The OCCC Information Technology department will teach the fifth through eighth graders the importance of being safe on the web, said Al Heitkamper, professor of cyber security.
“What I’m excited about,” Heitkamper said, “is having them understand how important security is on the computer.”
Anything from social networking to playing games deals with cyber security, Heitkamper said.
“They are often the targets of people who are trying to take advantage of identity theft,” Heitkamper explained. He stressed the importance of cyber education, mainly for the safety of the children.
“This has become the sex-ed of the 21st century,” Heitkamper said.
Mike Reeves, a supervisor within the IT department at OCCC, teaches cyber art during the camp. He said that his favorite part is getting the campers to understand that they need safety when they are online.

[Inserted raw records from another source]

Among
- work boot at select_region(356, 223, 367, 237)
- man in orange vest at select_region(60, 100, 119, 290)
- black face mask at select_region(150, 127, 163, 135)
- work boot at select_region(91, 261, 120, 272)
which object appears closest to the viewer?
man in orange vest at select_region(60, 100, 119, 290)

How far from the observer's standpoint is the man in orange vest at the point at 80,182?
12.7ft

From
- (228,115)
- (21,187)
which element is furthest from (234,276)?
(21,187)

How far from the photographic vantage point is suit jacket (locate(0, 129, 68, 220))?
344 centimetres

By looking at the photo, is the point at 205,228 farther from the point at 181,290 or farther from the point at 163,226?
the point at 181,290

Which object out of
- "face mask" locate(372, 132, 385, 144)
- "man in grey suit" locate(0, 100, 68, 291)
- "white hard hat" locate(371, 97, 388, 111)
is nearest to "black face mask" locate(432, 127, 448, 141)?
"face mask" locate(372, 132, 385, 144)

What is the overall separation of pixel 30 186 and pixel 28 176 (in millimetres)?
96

Another of the camp’s main goals is to stress the harm of cyber bullying.
“We don’t want to bully, we don’t want to be mean to others,” Reeves said.

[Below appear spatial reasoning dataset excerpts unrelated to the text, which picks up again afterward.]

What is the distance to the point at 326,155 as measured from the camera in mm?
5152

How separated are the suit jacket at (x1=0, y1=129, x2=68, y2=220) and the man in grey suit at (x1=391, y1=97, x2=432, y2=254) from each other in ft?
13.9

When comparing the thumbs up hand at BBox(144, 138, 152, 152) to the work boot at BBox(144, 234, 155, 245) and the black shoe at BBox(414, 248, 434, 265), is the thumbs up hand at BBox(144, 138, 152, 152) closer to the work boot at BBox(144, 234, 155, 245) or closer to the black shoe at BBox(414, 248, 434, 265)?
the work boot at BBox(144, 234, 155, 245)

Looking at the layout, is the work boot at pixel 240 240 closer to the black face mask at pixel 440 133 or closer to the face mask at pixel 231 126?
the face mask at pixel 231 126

The camp also will be hosting an FBI agent who will talk to the campers about the importance of recognizing cyber bullying and taking action against it.
“These kids are at a certain age where they get bullied, quite a bit,” Heitkamper said. “It’s a good opportunity for them to understand what they should do about cyber bullying.”
Reeves also does an activity with campers where they each get to create a poster reflecting upon what kind of cyber security is closest to them.
The kids will also get to take part in playing different online games. Even though the games are geared to also teach them the importance of being safe on the web, “they really like to play games,” Heitkamper said.
In addition the students will learn how to create their own apps this year on Macintosh computers.
Heitkamper hopes that by educating these youngsters, they can in turn help their parents be more safe and secure online.
In addition Heitkamper hopes that his campers will understand by the end of the week that someone is monitoring anything and everything they put out on the Internet and that once it is out there it cannot be taken back.
The camp is offered every year as part of the College for Kids program at OCCC. The individual course costs $39 and is held from 9 a.m. to 4 p.m. Monday through Friday.
The cyber security camp is also a recruitment tool for the program.